═════ RECORD EXTRACTS ═════
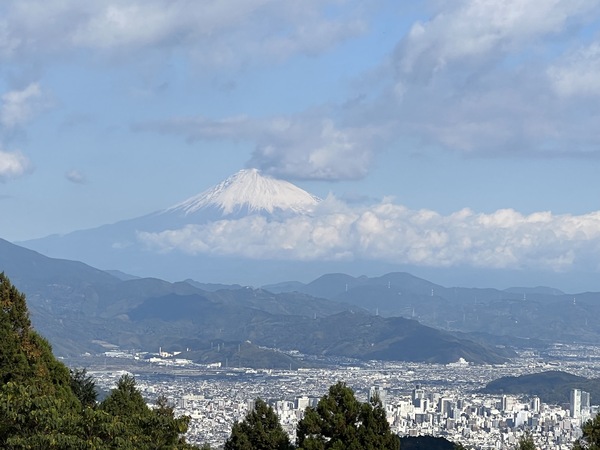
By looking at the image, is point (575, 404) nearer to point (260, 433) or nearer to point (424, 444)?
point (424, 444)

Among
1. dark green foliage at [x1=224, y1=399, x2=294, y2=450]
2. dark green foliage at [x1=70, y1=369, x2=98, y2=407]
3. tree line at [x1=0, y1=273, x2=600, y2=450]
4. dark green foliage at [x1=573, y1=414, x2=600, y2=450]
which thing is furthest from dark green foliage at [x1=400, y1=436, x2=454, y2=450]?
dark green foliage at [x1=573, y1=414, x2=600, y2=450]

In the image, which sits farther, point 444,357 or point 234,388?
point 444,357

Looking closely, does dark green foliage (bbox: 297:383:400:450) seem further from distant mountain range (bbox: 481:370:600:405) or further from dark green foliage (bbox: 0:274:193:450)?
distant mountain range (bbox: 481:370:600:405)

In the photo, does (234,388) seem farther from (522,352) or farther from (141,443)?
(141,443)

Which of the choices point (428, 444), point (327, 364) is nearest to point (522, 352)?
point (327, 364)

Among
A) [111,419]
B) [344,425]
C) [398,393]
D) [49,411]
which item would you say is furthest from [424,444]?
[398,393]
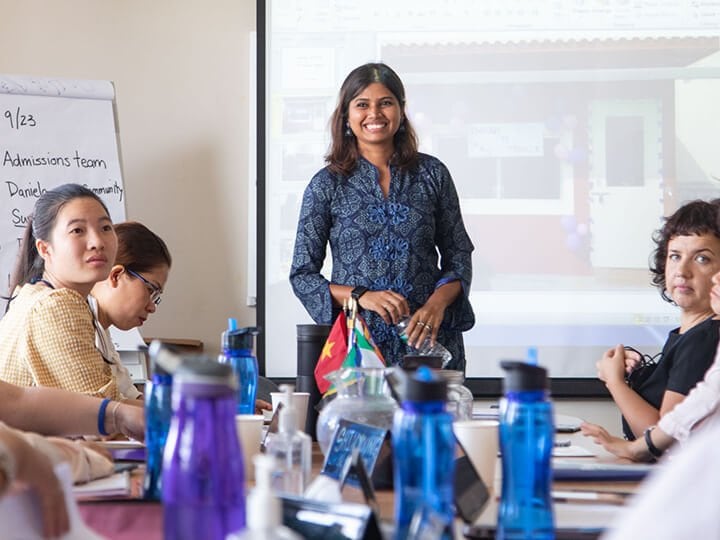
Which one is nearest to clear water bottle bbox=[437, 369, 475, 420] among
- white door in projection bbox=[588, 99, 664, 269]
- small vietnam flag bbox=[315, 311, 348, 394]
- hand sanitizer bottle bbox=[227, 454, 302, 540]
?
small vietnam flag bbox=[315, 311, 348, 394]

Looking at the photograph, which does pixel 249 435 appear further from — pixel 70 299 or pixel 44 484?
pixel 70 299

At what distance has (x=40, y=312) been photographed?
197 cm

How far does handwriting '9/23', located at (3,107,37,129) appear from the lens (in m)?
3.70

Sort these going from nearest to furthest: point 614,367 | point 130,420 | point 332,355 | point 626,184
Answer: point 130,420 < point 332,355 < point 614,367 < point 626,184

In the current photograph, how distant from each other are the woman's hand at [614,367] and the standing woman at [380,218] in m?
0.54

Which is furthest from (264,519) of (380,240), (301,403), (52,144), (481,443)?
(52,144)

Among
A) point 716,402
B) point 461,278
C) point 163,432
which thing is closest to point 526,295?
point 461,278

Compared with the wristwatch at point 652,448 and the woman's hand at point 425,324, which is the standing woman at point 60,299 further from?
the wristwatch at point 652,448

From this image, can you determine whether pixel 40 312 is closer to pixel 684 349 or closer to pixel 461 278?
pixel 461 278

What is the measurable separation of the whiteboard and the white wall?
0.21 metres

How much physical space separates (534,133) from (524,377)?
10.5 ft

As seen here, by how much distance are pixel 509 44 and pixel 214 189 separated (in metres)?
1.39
═════
═════ RECORD EXTRACTS ═════
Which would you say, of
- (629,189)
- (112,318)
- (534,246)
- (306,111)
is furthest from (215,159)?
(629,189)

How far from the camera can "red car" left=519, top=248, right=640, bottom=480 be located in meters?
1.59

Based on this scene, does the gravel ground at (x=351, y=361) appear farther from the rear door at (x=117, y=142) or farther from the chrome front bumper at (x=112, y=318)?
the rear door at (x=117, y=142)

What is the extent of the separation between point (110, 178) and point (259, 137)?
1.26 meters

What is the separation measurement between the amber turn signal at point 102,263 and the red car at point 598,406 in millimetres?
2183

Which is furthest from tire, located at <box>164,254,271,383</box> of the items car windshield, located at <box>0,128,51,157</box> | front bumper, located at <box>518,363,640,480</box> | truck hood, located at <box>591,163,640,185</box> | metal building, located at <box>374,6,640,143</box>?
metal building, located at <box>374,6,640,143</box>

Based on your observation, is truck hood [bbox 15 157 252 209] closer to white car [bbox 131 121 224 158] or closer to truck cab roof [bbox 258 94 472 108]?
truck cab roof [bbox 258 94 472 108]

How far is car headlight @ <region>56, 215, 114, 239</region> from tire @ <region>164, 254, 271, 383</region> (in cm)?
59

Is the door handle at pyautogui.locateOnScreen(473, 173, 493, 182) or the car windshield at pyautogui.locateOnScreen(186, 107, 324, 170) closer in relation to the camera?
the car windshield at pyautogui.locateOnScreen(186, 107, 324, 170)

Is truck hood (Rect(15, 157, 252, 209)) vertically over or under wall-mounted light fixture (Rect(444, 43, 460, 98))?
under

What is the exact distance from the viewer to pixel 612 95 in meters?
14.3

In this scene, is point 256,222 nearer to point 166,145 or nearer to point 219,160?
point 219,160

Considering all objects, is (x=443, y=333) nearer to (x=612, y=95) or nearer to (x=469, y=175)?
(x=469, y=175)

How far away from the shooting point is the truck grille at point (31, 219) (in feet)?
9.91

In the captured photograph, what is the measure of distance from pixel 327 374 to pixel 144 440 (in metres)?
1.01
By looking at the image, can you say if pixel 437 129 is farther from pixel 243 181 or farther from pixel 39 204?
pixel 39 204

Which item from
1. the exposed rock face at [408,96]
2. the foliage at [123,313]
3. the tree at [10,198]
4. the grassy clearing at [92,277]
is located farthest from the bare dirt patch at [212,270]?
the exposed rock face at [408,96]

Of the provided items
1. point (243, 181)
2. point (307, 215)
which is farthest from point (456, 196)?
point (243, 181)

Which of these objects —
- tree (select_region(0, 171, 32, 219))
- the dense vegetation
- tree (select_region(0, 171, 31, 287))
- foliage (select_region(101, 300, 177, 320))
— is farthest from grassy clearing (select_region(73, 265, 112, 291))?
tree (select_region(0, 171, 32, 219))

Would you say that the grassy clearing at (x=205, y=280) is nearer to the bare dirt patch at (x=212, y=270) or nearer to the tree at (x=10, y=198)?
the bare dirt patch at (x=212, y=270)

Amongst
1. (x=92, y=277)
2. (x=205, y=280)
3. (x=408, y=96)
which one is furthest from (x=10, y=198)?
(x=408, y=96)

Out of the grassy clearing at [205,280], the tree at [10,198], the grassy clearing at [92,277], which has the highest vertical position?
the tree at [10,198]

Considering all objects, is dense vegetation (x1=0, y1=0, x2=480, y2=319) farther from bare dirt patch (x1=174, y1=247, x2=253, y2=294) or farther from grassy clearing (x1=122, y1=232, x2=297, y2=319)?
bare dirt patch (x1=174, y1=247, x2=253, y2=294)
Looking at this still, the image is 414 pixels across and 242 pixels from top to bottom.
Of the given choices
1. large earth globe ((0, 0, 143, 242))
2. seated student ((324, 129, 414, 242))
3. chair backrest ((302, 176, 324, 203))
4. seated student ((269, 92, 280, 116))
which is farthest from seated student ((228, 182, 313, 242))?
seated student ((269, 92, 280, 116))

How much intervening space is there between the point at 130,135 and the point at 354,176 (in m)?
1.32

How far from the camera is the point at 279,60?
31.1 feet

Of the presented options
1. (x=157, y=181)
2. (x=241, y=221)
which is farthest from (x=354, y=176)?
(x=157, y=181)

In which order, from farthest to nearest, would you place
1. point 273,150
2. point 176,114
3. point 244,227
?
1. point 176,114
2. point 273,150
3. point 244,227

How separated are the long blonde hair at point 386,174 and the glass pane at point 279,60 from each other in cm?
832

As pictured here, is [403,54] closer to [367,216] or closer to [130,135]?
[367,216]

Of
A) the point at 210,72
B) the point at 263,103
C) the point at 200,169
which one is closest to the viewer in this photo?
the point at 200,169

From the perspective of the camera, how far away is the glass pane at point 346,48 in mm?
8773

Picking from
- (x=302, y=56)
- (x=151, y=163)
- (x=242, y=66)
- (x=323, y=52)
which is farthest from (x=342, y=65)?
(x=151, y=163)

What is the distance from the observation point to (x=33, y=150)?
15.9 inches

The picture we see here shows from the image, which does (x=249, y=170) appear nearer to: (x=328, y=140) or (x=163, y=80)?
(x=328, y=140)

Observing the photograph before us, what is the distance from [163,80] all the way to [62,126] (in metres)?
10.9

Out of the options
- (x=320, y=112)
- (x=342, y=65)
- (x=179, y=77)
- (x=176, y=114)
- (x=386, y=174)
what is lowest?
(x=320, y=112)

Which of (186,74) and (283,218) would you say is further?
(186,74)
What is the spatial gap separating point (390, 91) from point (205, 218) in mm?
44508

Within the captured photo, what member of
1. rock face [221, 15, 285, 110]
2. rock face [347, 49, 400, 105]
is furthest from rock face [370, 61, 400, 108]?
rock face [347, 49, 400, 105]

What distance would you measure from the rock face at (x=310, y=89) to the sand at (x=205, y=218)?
═════
═════ RECORD EXTRACTS ═════
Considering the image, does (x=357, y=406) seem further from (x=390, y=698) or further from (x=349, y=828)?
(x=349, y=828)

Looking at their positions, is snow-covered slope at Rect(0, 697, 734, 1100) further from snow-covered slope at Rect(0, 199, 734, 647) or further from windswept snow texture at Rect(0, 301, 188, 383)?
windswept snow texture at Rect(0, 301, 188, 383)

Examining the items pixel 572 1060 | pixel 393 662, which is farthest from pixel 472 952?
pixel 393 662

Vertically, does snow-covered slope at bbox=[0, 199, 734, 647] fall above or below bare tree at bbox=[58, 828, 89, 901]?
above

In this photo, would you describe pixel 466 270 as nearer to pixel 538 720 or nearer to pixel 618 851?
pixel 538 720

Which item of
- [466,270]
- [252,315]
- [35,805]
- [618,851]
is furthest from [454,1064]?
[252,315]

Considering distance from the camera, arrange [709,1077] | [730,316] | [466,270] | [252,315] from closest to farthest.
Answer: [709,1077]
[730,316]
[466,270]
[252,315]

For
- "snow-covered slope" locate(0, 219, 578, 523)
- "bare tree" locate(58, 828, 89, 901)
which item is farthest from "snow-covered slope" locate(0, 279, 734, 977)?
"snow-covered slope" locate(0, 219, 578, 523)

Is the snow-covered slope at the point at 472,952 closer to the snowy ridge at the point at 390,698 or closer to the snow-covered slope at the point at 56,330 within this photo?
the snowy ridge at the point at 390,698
═════
▸ EXERCISE DESCRIPTION: Output the entries starting at the line that contains "Within the captured photo, what member of" and ending at the line that contains "What distance would" as a numbered list, leaving out blank lines.

▸ SOLUTION BELOW:
1. Within the captured photo, what member of
2. 1. rock face [221, 15, 285, 110]
3. 2. rock face [347, 49, 400, 105]
4. is furthest from rock face [370, 61, 400, 108]?
5. rock face [347, 49, 400, 105]
6. What distance would you measure from the rock face at (x=310, y=89) to the sand at (x=205, y=218)?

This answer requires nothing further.